* **REQUIREMENTS**: Extract the text of every entry below exactly; leave images out.

++++++++++++++++++++

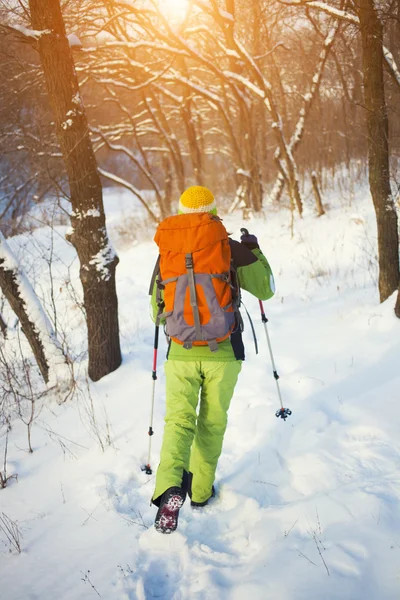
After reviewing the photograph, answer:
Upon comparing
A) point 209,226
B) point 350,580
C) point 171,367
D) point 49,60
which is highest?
point 49,60

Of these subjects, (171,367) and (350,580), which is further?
(171,367)

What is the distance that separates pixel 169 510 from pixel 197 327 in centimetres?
107

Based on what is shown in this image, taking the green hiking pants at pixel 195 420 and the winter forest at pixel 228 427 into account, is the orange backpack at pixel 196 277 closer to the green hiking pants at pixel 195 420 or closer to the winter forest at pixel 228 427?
the green hiking pants at pixel 195 420

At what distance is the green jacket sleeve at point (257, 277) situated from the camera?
8.71 feet

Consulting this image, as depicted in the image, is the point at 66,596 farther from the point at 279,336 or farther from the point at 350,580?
the point at 279,336

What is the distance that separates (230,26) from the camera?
8.92 m

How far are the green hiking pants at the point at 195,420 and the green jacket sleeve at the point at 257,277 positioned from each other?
1.72 feet

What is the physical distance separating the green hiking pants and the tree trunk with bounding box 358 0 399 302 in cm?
352

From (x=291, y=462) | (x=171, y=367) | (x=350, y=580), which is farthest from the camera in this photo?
(x=291, y=462)

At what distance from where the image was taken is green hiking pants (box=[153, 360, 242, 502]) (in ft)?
8.12

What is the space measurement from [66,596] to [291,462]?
1.72m

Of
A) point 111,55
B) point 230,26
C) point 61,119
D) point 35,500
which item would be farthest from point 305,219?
point 35,500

++++++++++++++++++++

* **RESULT BELOW**:
After reviewing the photograph, answer:
Upon comparing
A) point 209,226
B) point 350,580
C) point 171,367
D) point 49,60
which is highest?
point 49,60

Of these subjects, (171,367) and (350,580), which is further?
(171,367)

What is the distance that separates pixel 169 510 from pixel 197 327 in centimetres?
107

Based on what is shown in this image, taking the green hiking pants at pixel 195 420 and the winter forest at pixel 228 427 into account, is the orange backpack at pixel 196 277 closer to the green hiking pants at pixel 195 420 or closer to the winter forest at pixel 228 427?
the green hiking pants at pixel 195 420

At what distance is the green jacket sleeve at point (257, 277) situated from the camera?
8.71 feet

Consulting this image, as depicted in the image, is the point at 66,596 farther from the point at 279,336 or farther from the point at 350,580?
the point at 279,336

What is the distance that separates (230,26) from the camera?
8.92 m

How far are the green hiking pants at the point at 195,420 and the green jacket sleeve at the point at 257,277 positioned from each other?
1.72 feet

What is the physical distance separating the green hiking pants and the tree trunk with bounding box 358 0 399 302 in cm?
352

From (x=291, y=462) | (x=171, y=367) | (x=350, y=580), which is farthest from the camera in this photo?
(x=291, y=462)

At what distance from where the image was taken is green hiking pants (box=[153, 360, 242, 502]) (in ft)?
8.12

What is the space measurement from [66,596] to [291,462]?
1.72m

Of
A) point 111,55
B) point 230,26
C) point 61,119
D) point 35,500
which item would be farthest from point 305,219?
point 35,500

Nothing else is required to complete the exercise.